Religion & the State

This panel reflected some of the religion and state emphases of ICMES. ICMES Board member Ibrahim Abu-Rabi‘ gave a paper which considered Islamism as a multifaceted phenomenon in the contemporary Arab world intent on challenging the post-World War Two political order.  Abu-Rabi‘ argued that Islamism is anti-imperialist in nature and utilizes terminology and concepts of the radical Left.  ICMES Secretary Issam M. Saliba gave a paper discussing the legal foundations of constitutional theory articulated by certain scholars in support of the Islamic State, reviewed some historical evidence, and pinpointed minority views that do not subscribe to the integral connection between political governance and divine dictates.  ICMES President Norton Mezvinsky gave a paper which presented an overview and analysis of differing positions within traditional Judaism regarding belief in a biblical promise of land to the Jews.  Mezvinsky related these differing emphases to the current State of Israel and the Palestinian–Israeli conflict.

Ending an Iraqi State

This panel, chaired by Tareq Ismael, provided a critical assessment in both theoretical and policy terms of the U.S. objective of “state-ending” in Iraq. The panel focused on this concept and its unforeseen but foreseeable consequences for Iraqis and the region.  Attention was given to the ways “state-ending” challenges standard ways of understanding foreign policy and provides a reasonable metric for ascribing responsibility for the high human and cultural costs of the American-led invasion. The invasion and toppling of Saddam Hussein is now routinely spoken of as a U.S. foreign policy success that provides a model for action elsewhere in the region. The panel assessed the costs and consequences of a policy of state-ending.  The first paper, “State-Ending: What the Iraqi ‘Success’ Really Means,” by ICMES Board member Raymond W. Baker, aimed to bring this animating concept of “state-ending” into full view and to use this clearly articulated U.S. war aim as a measure for the “success” of the U.S.-led Iraqi invasion.

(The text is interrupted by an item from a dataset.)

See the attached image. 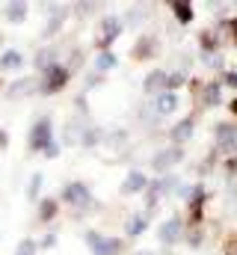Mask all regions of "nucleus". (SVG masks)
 <instances>
[{"instance_id": "nucleus-1", "label": "nucleus", "mask_w": 237, "mask_h": 255, "mask_svg": "<svg viewBox=\"0 0 237 255\" xmlns=\"http://www.w3.org/2000/svg\"><path fill=\"white\" fill-rule=\"evenodd\" d=\"M62 205L71 208V217H74V220H83V214H89L92 208H98L86 181H68V184L62 187Z\"/></svg>"}, {"instance_id": "nucleus-2", "label": "nucleus", "mask_w": 237, "mask_h": 255, "mask_svg": "<svg viewBox=\"0 0 237 255\" xmlns=\"http://www.w3.org/2000/svg\"><path fill=\"white\" fill-rule=\"evenodd\" d=\"M83 244L89 247L92 255H124L127 253L124 238L104 235V232H98V229H86V232H83Z\"/></svg>"}, {"instance_id": "nucleus-3", "label": "nucleus", "mask_w": 237, "mask_h": 255, "mask_svg": "<svg viewBox=\"0 0 237 255\" xmlns=\"http://www.w3.org/2000/svg\"><path fill=\"white\" fill-rule=\"evenodd\" d=\"M71 83V71L62 65V60L48 65L45 71H39V95H57Z\"/></svg>"}, {"instance_id": "nucleus-4", "label": "nucleus", "mask_w": 237, "mask_h": 255, "mask_svg": "<svg viewBox=\"0 0 237 255\" xmlns=\"http://www.w3.org/2000/svg\"><path fill=\"white\" fill-rule=\"evenodd\" d=\"M193 86V95H196V104L199 107H208V110H217L226 104V89L220 80H196L190 83Z\"/></svg>"}, {"instance_id": "nucleus-5", "label": "nucleus", "mask_w": 237, "mask_h": 255, "mask_svg": "<svg viewBox=\"0 0 237 255\" xmlns=\"http://www.w3.org/2000/svg\"><path fill=\"white\" fill-rule=\"evenodd\" d=\"M121 33H124V21H121L118 15H113V12L101 15L98 30H95V48H98V51H110L113 42H116Z\"/></svg>"}, {"instance_id": "nucleus-6", "label": "nucleus", "mask_w": 237, "mask_h": 255, "mask_svg": "<svg viewBox=\"0 0 237 255\" xmlns=\"http://www.w3.org/2000/svg\"><path fill=\"white\" fill-rule=\"evenodd\" d=\"M51 142H54V122H51V116H39L30 128V133H27V151L42 154Z\"/></svg>"}, {"instance_id": "nucleus-7", "label": "nucleus", "mask_w": 237, "mask_h": 255, "mask_svg": "<svg viewBox=\"0 0 237 255\" xmlns=\"http://www.w3.org/2000/svg\"><path fill=\"white\" fill-rule=\"evenodd\" d=\"M184 163V145H175V142H169L166 148H157L154 154H151V160H148V166L157 172V175H163V172H175V166Z\"/></svg>"}, {"instance_id": "nucleus-8", "label": "nucleus", "mask_w": 237, "mask_h": 255, "mask_svg": "<svg viewBox=\"0 0 237 255\" xmlns=\"http://www.w3.org/2000/svg\"><path fill=\"white\" fill-rule=\"evenodd\" d=\"M160 36L157 33H139L136 42L130 45V57L136 63H148V60H157L160 57Z\"/></svg>"}, {"instance_id": "nucleus-9", "label": "nucleus", "mask_w": 237, "mask_h": 255, "mask_svg": "<svg viewBox=\"0 0 237 255\" xmlns=\"http://www.w3.org/2000/svg\"><path fill=\"white\" fill-rule=\"evenodd\" d=\"M214 151L217 154L237 151V122H217L214 125Z\"/></svg>"}, {"instance_id": "nucleus-10", "label": "nucleus", "mask_w": 237, "mask_h": 255, "mask_svg": "<svg viewBox=\"0 0 237 255\" xmlns=\"http://www.w3.org/2000/svg\"><path fill=\"white\" fill-rule=\"evenodd\" d=\"M184 220L181 217H169V220H163L160 226H157V241H160V247H178L181 241H184Z\"/></svg>"}, {"instance_id": "nucleus-11", "label": "nucleus", "mask_w": 237, "mask_h": 255, "mask_svg": "<svg viewBox=\"0 0 237 255\" xmlns=\"http://www.w3.org/2000/svg\"><path fill=\"white\" fill-rule=\"evenodd\" d=\"M71 18V9L68 6H62V3H57L51 12H45V27H42V39H54L57 33H62V27H65V21Z\"/></svg>"}, {"instance_id": "nucleus-12", "label": "nucleus", "mask_w": 237, "mask_h": 255, "mask_svg": "<svg viewBox=\"0 0 237 255\" xmlns=\"http://www.w3.org/2000/svg\"><path fill=\"white\" fill-rule=\"evenodd\" d=\"M86 116H80V113H74L65 125H62V145H68V148H74V145H80V136H83V130H86Z\"/></svg>"}, {"instance_id": "nucleus-13", "label": "nucleus", "mask_w": 237, "mask_h": 255, "mask_svg": "<svg viewBox=\"0 0 237 255\" xmlns=\"http://www.w3.org/2000/svg\"><path fill=\"white\" fill-rule=\"evenodd\" d=\"M6 95L9 98H33L39 95V77H18L6 86Z\"/></svg>"}, {"instance_id": "nucleus-14", "label": "nucleus", "mask_w": 237, "mask_h": 255, "mask_svg": "<svg viewBox=\"0 0 237 255\" xmlns=\"http://www.w3.org/2000/svg\"><path fill=\"white\" fill-rule=\"evenodd\" d=\"M145 187H148V175H145L142 169H130V172L124 175V181H121V187H118V193H121L124 199H130V196L142 193Z\"/></svg>"}, {"instance_id": "nucleus-15", "label": "nucleus", "mask_w": 237, "mask_h": 255, "mask_svg": "<svg viewBox=\"0 0 237 255\" xmlns=\"http://www.w3.org/2000/svg\"><path fill=\"white\" fill-rule=\"evenodd\" d=\"M166 77H169V71H166V68H151V71L145 74V80H142V92H145L148 98H154V95L166 92Z\"/></svg>"}, {"instance_id": "nucleus-16", "label": "nucleus", "mask_w": 237, "mask_h": 255, "mask_svg": "<svg viewBox=\"0 0 237 255\" xmlns=\"http://www.w3.org/2000/svg\"><path fill=\"white\" fill-rule=\"evenodd\" d=\"M151 107L157 110L160 119H163V116H172V113H178V107H181V95L166 89V92H160V95L151 98Z\"/></svg>"}, {"instance_id": "nucleus-17", "label": "nucleus", "mask_w": 237, "mask_h": 255, "mask_svg": "<svg viewBox=\"0 0 237 255\" xmlns=\"http://www.w3.org/2000/svg\"><path fill=\"white\" fill-rule=\"evenodd\" d=\"M193 133H196V116H184V119H178L175 125L169 128V139H172L175 145L190 142V139H193Z\"/></svg>"}, {"instance_id": "nucleus-18", "label": "nucleus", "mask_w": 237, "mask_h": 255, "mask_svg": "<svg viewBox=\"0 0 237 255\" xmlns=\"http://www.w3.org/2000/svg\"><path fill=\"white\" fill-rule=\"evenodd\" d=\"M59 211H62L59 199H54V196H39V211H36V220H39L42 226H51V223L59 217Z\"/></svg>"}, {"instance_id": "nucleus-19", "label": "nucleus", "mask_w": 237, "mask_h": 255, "mask_svg": "<svg viewBox=\"0 0 237 255\" xmlns=\"http://www.w3.org/2000/svg\"><path fill=\"white\" fill-rule=\"evenodd\" d=\"M27 15H30V0H6L3 18H6L9 24H24Z\"/></svg>"}, {"instance_id": "nucleus-20", "label": "nucleus", "mask_w": 237, "mask_h": 255, "mask_svg": "<svg viewBox=\"0 0 237 255\" xmlns=\"http://www.w3.org/2000/svg\"><path fill=\"white\" fill-rule=\"evenodd\" d=\"M169 9H172V21L178 27H187L193 18H196V9H193V0H166Z\"/></svg>"}, {"instance_id": "nucleus-21", "label": "nucleus", "mask_w": 237, "mask_h": 255, "mask_svg": "<svg viewBox=\"0 0 237 255\" xmlns=\"http://www.w3.org/2000/svg\"><path fill=\"white\" fill-rule=\"evenodd\" d=\"M127 142H130V133L124 130V128H104V148H110V151H124L127 148Z\"/></svg>"}, {"instance_id": "nucleus-22", "label": "nucleus", "mask_w": 237, "mask_h": 255, "mask_svg": "<svg viewBox=\"0 0 237 255\" xmlns=\"http://www.w3.org/2000/svg\"><path fill=\"white\" fill-rule=\"evenodd\" d=\"M24 54L18 51V48H6L3 54H0V71L3 74H12V71H21L24 68Z\"/></svg>"}, {"instance_id": "nucleus-23", "label": "nucleus", "mask_w": 237, "mask_h": 255, "mask_svg": "<svg viewBox=\"0 0 237 255\" xmlns=\"http://www.w3.org/2000/svg\"><path fill=\"white\" fill-rule=\"evenodd\" d=\"M145 232H148V214H145V211L124 217V235H127V238H139V235H145Z\"/></svg>"}, {"instance_id": "nucleus-24", "label": "nucleus", "mask_w": 237, "mask_h": 255, "mask_svg": "<svg viewBox=\"0 0 237 255\" xmlns=\"http://www.w3.org/2000/svg\"><path fill=\"white\" fill-rule=\"evenodd\" d=\"M104 6V0H74L68 9H71V18H77V21H86V18H92L98 9Z\"/></svg>"}, {"instance_id": "nucleus-25", "label": "nucleus", "mask_w": 237, "mask_h": 255, "mask_svg": "<svg viewBox=\"0 0 237 255\" xmlns=\"http://www.w3.org/2000/svg\"><path fill=\"white\" fill-rule=\"evenodd\" d=\"M59 51L57 45H45V48H39L36 51V57H33V65H36V71H45L48 65H54V63H59Z\"/></svg>"}, {"instance_id": "nucleus-26", "label": "nucleus", "mask_w": 237, "mask_h": 255, "mask_svg": "<svg viewBox=\"0 0 237 255\" xmlns=\"http://www.w3.org/2000/svg\"><path fill=\"white\" fill-rule=\"evenodd\" d=\"M101 142H104V128L101 125H86L83 136H80V148L92 151V148H101Z\"/></svg>"}, {"instance_id": "nucleus-27", "label": "nucleus", "mask_w": 237, "mask_h": 255, "mask_svg": "<svg viewBox=\"0 0 237 255\" xmlns=\"http://www.w3.org/2000/svg\"><path fill=\"white\" fill-rule=\"evenodd\" d=\"M145 18H151V9H148L145 3H136V6H130V9L124 12L121 21H124V27H139Z\"/></svg>"}, {"instance_id": "nucleus-28", "label": "nucleus", "mask_w": 237, "mask_h": 255, "mask_svg": "<svg viewBox=\"0 0 237 255\" xmlns=\"http://www.w3.org/2000/svg\"><path fill=\"white\" fill-rule=\"evenodd\" d=\"M217 36H220V45H235L237 48V15L235 18H226L220 27H217Z\"/></svg>"}, {"instance_id": "nucleus-29", "label": "nucleus", "mask_w": 237, "mask_h": 255, "mask_svg": "<svg viewBox=\"0 0 237 255\" xmlns=\"http://www.w3.org/2000/svg\"><path fill=\"white\" fill-rule=\"evenodd\" d=\"M83 63H86V51H83V48H71L68 54H62V65L71 71V77L83 68Z\"/></svg>"}, {"instance_id": "nucleus-30", "label": "nucleus", "mask_w": 237, "mask_h": 255, "mask_svg": "<svg viewBox=\"0 0 237 255\" xmlns=\"http://www.w3.org/2000/svg\"><path fill=\"white\" fill-rule=\"evenodd\" d=\"M113 68H118V57L113 54V51H98V57H95V71H113Z\"/></svg>"}, {"instance_id": "nucleus-31", "label": "nucleus", "mask_w": 237, "mask_h": 255, "mask_svg": "<svg viewBox=\"0 0 237 255\" xmlns=\"http://www.w3.org/2000/svg\"><path fill=\"white\" fill-rule=\"evenodd\" d=\"M199 48H202V54L220 51V36H217V30H202V33H199Z\"/></svg>"}, {"instance_id": "nucleus-32", "label": "nucleus", "mask_w": 237, "mask_h": 255, "mask_svg": "<svg viewBox=\"0 0 237 255\" xmlns=\"http://www.w3.org/2000/svg\"><path fill=\"white\" fill-rule=\"evenodd\" d=\"M42 187H45V175H42V172H33L30 181H27V202H39Z\"/></svg>"}, {"instance_id": "nucleus-33", "label": "nucleus", "mask_w": 237, "mask_h": 255, "mask_svg": "<svg viewBox=\"0 0 237 255\" xmlns=\"http://www.w3.org/2000/svg\"><path fill=\"white\" fill-rule=\"evenodd\" d=\"M184 241H187L190 250H199V247L205 244V229H202V226H187V229H184Z\"/></svg>"}, {"instance_id": "nucleus-34", "label": "nucleus", "mask_w": 237, "mask_h": 255, "mask_svg": "<svg viewBox=\"0 0 237 255\" xmlns=\"http://www.w3.org/2000/svg\"><path fill=\"white\" fill-rule=\"evenodd\" d=\"M202 65L205 68H211V71H226V60H223V54L220 51H211V54H202Z\"/></svg>"}, {"instance_id": "nucleus-35", "label": "nucleus", "mask_w": 237, "mask_h": 255, "mask_svg": "<svg viewBox=\"0 0 237 255\" xmlns=\"http://www.w3.org/2000/svg\"><path fill=\"white\" fill-rule=\"evenodd\" d=\"M139 122L145 128H157V122H160V116H157V110L151 107V101H145L142 107H139Z\"/></svg>"}, {"instance_id": "nucleus-36", "label": "nucleus", "mask_w": 237, "mask_h": 255, "mask_svg": "<svg viewBox=\"0 0 237 255\" xmlns=\"http://www.w3.org/2000/svg\"><path fill=\"white\" fill-rule=\"evenodd\" d=\"M104 77H107L104 71H89V74L83 77V89H80V92H86V95H89L92 89H98V86H104Z\"/></svg>"}, {"instance_id": "nucleus-37", "label": "nucleus", "mask_w": 237, "mask_h": 255, "mask_svg": "<svg viewBox=\"0 0 237 255\" xmlns=\"http://www.w3.org/2000/svg\"><path fill=\"white\" fill-rule=\"evenodd\" d=\"M12 255H39V241L36 238H21Z\"/></svg>"}, {"instance_id": "nucleus-38", "label": "nucleus", "mask_w": 237, "mask_h": 255, "mask_svg": "<svg viewBox=\"0 0 237 255\" xmlns=\"http://www.w3.org/2000/svg\"><path fill=\"white\" fill-rule=\"evenodd\" d=\"M187 80H190V77H187L184 71H169V77H166V89H169V92H178L181 86H187Z\"/></svg>"}, {"instance_id": "nucleus-39", "label": "nucleus", "mask_w": 237, "mask_h": 255, "mask_svg": "<svg viewBox=\"0 0 237 255\" xmlns=\"http://www.w3.org/2000/svg\"><path fill=\"white\" fill-rule=\"evenodd\" d=\"M220 83H223V89L237 92V68H226V71L220 74Z\"/></svg>"}, {"instance_id": "nucleus-40", "label": "nucleus", "mask_w": 237, "mask_h": 255, "mask_svg": "<svg viewBox=\"0 0 237 255\" xmlns=\"http://www.w3.org/2000/svg\"><path fill=\"white\" fill-rule=\"evenodd\" d=\"M190 65H193V54H190V51H181V54H178V71H184V74H187V68H190Z\"/></svg>"}, {"instance_id": "nucleus-41", "label": "nucleus", "mask_w": 237, "mask_h": 255, "mask_svg": "<svg viewBox=\"0 0 237 255\" xmlns=\"http://www.w3.org/2000/svg\"><path fill=\"white\" fill-rule=\"evenodd\" d=\"M57 247V232H48L42 241H39V250H54Z\"/></svg>"}, {"instance_id": "nucleus-42", "label": "nucleus", "mask_w": 237, "mask_h": 255, "mask_svg": "<svg viewBox=\"0 0 237 255\" xmlns=\"http://www.w3.org/2000/svg\"><path fill=\"white\" fill-rule=\"evenodd\" d=\"M59 151H62V142H59V139H54V142H51V145H48L42 154H45L48 160H54V157H59Z\"/></svg>"}, {"instance_id": "nucleus-43", "label": "nucleus", "mask_w": 237, "mask_h": 255, "mask_svg": "<svg viewBox=\"0 0 237 255\" xmlns=\"http://www.w3.org/2000/svg\"><path fill=\"white\" fill-rule=\"evenodd\" d=\"M74 110H77L80 116H86V113H89V107H86V92H80V95L74 98Z\"/></svg>"}, {"instance_id": "nucleus-44", "label": "nucleus", "mask_w": 237, "mask_h": 255, "mask_svg": "<svg viewBox=\"0 0 237 255\" xmlns=\"http://www.w3.org/2000/svg\"><path fill=\"white\" fill-rule=\"evenodd\" d=\"M6 145H9V133L0 130V151H6Z\"/></svg>"}, {"instance_id": "nucleus-45", "label": "nucleus", "mask_w": 237, "mask_h": 255, "mask_svg": "<svg viewBox=\"0 0 237 255\" xmlns=\"http://www.w3.org/2000/svg\"><path fill=\"white\" fill-rule=\"evenodd\" d=\"M133 255H157V253H154V250H136Z\"/></svg>"}, {"instance_id": "nucleus-46", "label": "nucleus", "mask_w": 237, "mask_h": 255, "mask_svg": "<svg viewBox=\"0 0 237 255\" xmlns=\"http://www.w3.org/2000/svg\"><path fill=\"white\" fill-rule=\"evenodd\" d=\"M232 250H229V255H237V244H229Z\"/></svg>"}, {"instance_id": "nucleus-47", "label": "nucleus", "mask_w": 237, "mask_h": 255, "mask_svg": "<svg viewBox=\"0 0 237 255\" xmlns=\"http://www.w3.org/2000/svg\"><path fill=\"white\" fill-rule=\"evenodd\" d=\"M211 3H214V6H223V3H226V0H211Z\"/></svg>"}, {"instance_id": "nucleus-48", "label": "nucleus", "mask_w": 237, "mask_h": 255, "mask_svg": "<svg viewBox=\"0 0 237 255\" xmlns=\"http://www.w3.org/2000/svg\"><path fill=\"white\" fill-rule=\"evenodd\" d=\"M0 48H3V33H0Z\"/></svg>"}, {"instance_id": "nucleus-49", "label": "nucleus", "mask_w": 237, "mask_h": 255, "mask_svg": "<svg viewBox=\"0 0 237 255\" xmlns=\"http://www.w3.org/2000/svg\"><path fill=\"white\" fill-rule=\"evenodd\" d=\"M0 83H3V80H0Z\"/></svg>"}]
</instances>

Particular attention is paid to the human and cultural consequences of the invasion and post-invasion remaking of Iraq, alongside the standard geopolitical assessment.  The second paper, “Ruination: Cultivating Sectarianism in the Ruins of Iraq,” by Tareq Ismael, explored a major consequence of the U.S. invasion and devastation of Iraq: the rise of militant sectarianism. The implications of the new sectarianism were explored in its Iraqi, regional, and global implications. What exactly has U.S. policy wrought and with what implications for Iraqis and the region? This paper aimed to critically examine the standard account of Iraqi political culture and to distinguish differing forms of sectarianism in Iraqi political history, separating the phenomenon of social or folkloric sectarianism from political sectarianism.